Qualcosa di non molto dissimile è accaduto negli scorsi giorni a Trento. Stavolta gli uomini che si sono dati appuntamento erano 60mila e non erano immigrati, ma italianissimi alpini. Il copione però è stato molto simile. I maschi volevano festeggiare e le femmine che si trovavano a passare di lì – o che magari erano in mezzo a loro per lavoro, come racconta una cameriera di un locale – si sono tutte trasformate (per unilaterale volontà dei maschi, ovviamente) in oggetti su cui vomitare molestie verbali e palpeggiamenti. Tanto alle donne piace, si sa.

Dopo l’episodio di Colonia alcune (molte per la verità) femministe misero subito le mani avanti contro l’eventuale strumentalizzazione antimusulmana di quello che era accaduto: non c’entra la religione, si disse, non c’entra la provenienza geografica degli assalitori. Il problema è la cultura patriarcale e misogina che è trasversale alle culture. Niente di più vero. Per fortuna oggi nessuno scenderà in piazza contro l’eventuale strumentalizzazione “antimilitare” dei fatti di Trento, perché siamo perfettamente consapevoli che la cultura militare rappresenta un terreno fertilissimo per la pianta della misoginia. Proprio come le religioni. Perché il punto è esattamente che la cultura patriarcale e misogina non è un gene in dotazione naturale a tutti i maschi della specie umana, che si tramanda sempre uguale a se stesso, semmai è un “meme”, un elemento culturale estremamente radicato, con una grande capacità di contagio e perfettamente in grado di adattarsi ai diversi contesti storici, sociali, economici e culturali, nei quali trova sempre qualcosa con cui saldarsi.

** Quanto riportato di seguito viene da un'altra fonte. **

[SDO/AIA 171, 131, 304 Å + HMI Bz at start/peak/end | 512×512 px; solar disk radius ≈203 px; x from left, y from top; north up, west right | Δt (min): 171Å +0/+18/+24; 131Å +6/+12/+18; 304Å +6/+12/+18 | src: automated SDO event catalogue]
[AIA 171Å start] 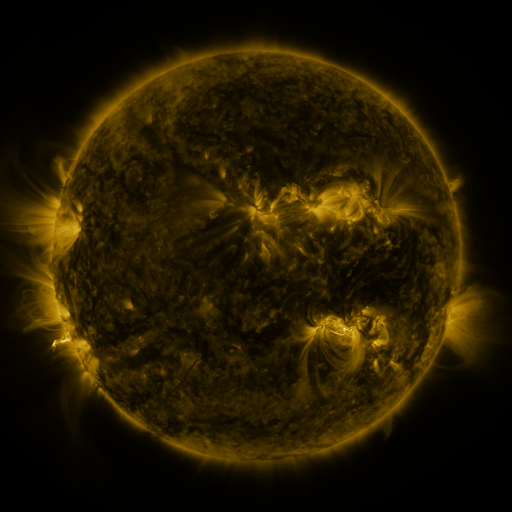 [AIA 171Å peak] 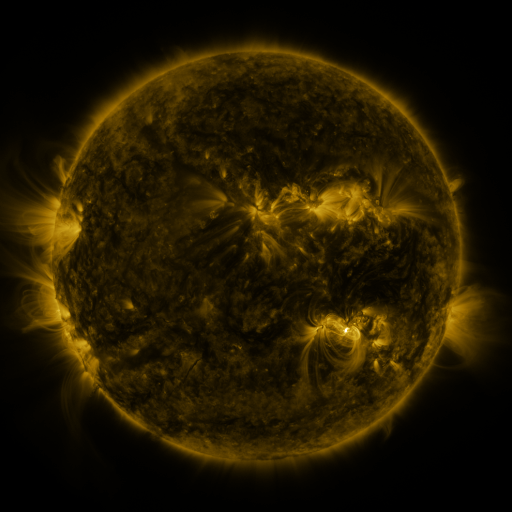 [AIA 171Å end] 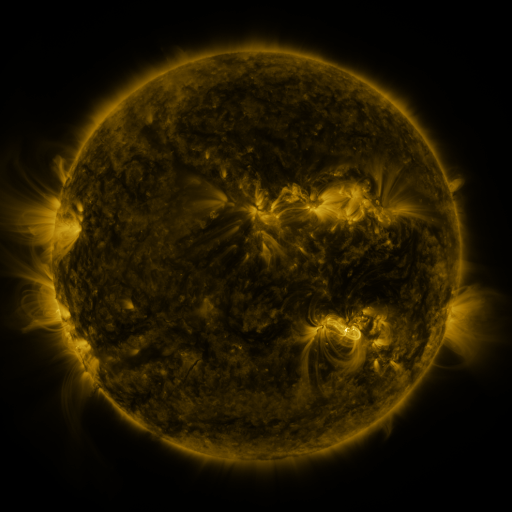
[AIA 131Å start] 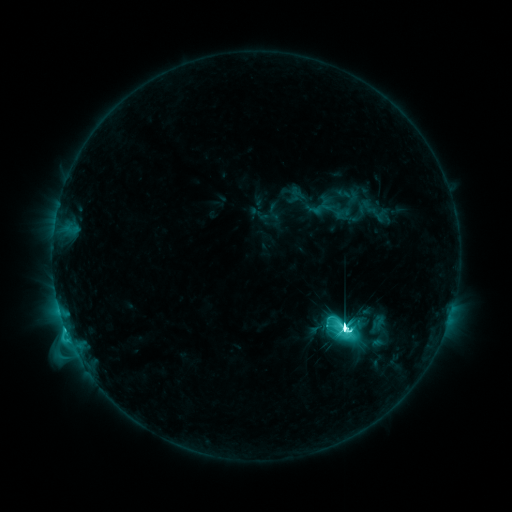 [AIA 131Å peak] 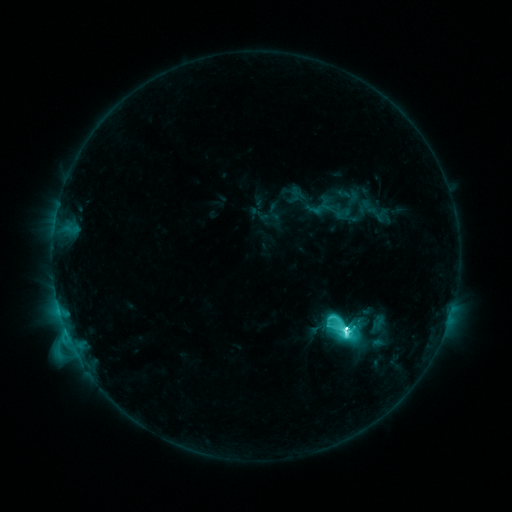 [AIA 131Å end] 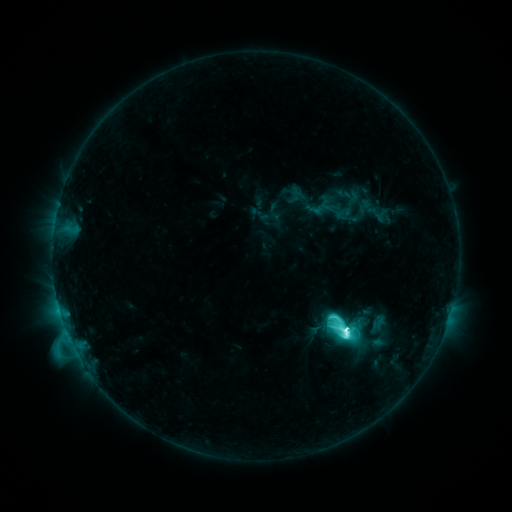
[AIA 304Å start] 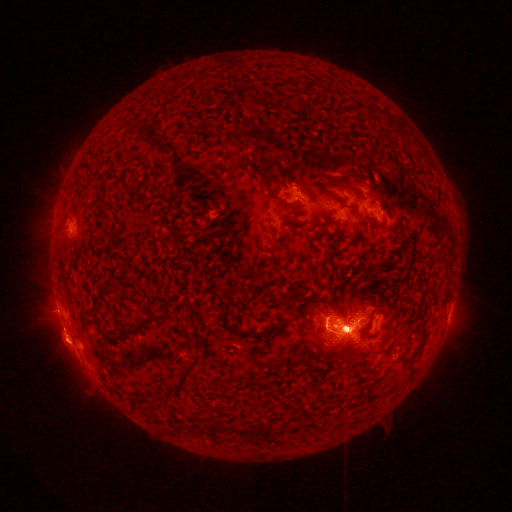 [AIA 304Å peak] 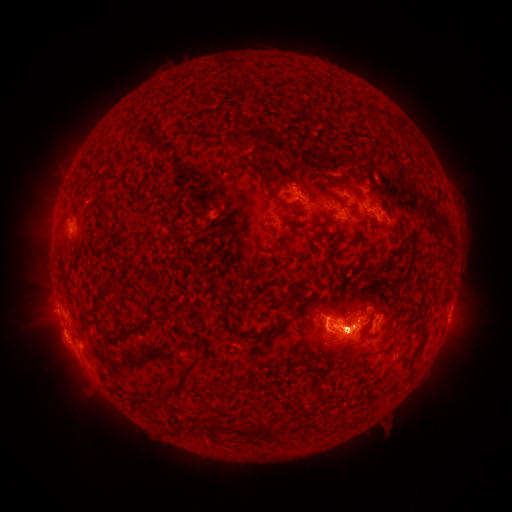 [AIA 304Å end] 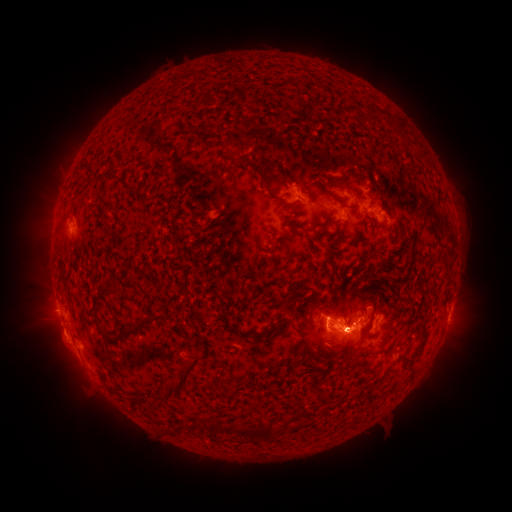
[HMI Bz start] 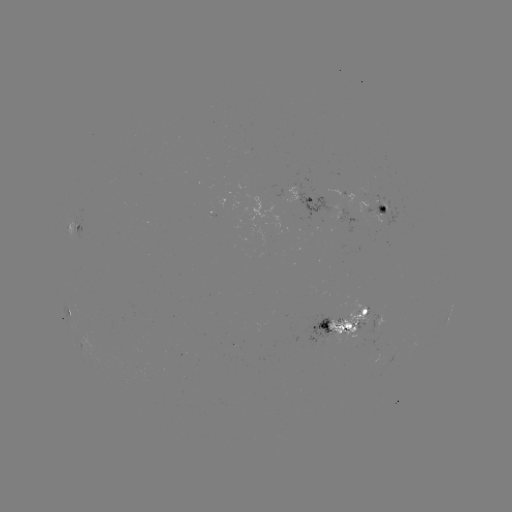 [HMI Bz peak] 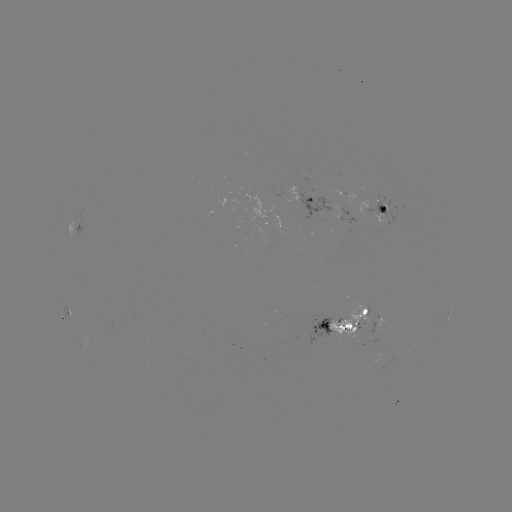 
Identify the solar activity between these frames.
eruption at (47, 222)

Le religioni – quelle monoteiste in particolare – sono sempre state un alleato potentissimo del patriarcato e della misoginia. Esattamente come lo è la cultura militare.

Da Colonia a Trento la lezione è comunque sempre uguale: nel terzo millennio le donne possono anche diventare prime ministre, amministratrici delegate, segretarie di partito, astronaute ma si ritrovano ancora a dover aver paura a camminare per strada, perché non sanno cosa può accadere loro. La violenza contro le donne è la punta di un iceberg, la cui base è l’idea che la donna non sia soggetto autonomo ma oggetto al servizio del piacere maschiale. Un’idea che è profondamente radicata in moltissimi uomini, anche in maniera del tutto inconsapevole. Fra le testimonianze dei fatti di Trento pubblicate dal Dolomiti ce n’è una di un ragazzo che denuncia che, in un momento di sua distrazione, due alpini ubriachi hanno molestato la sua fidanzata. Lui, orgoglioso, dichiara di aver reagito picchiandoli. Una reazione figlia della stessa identica cultura dei molestatori: come ti sei permesso di molestare la “mia” fidanzata? Anche dopo i fatti di Colonia, una delle reazioni – altrettanto violenta e misogina delle aggressioni – fu “difendiamo le nostre donne”. E finché c’è qualcuno che pensa che le donne siano “di” qualcuno dovremo aver paura a camminare per strada.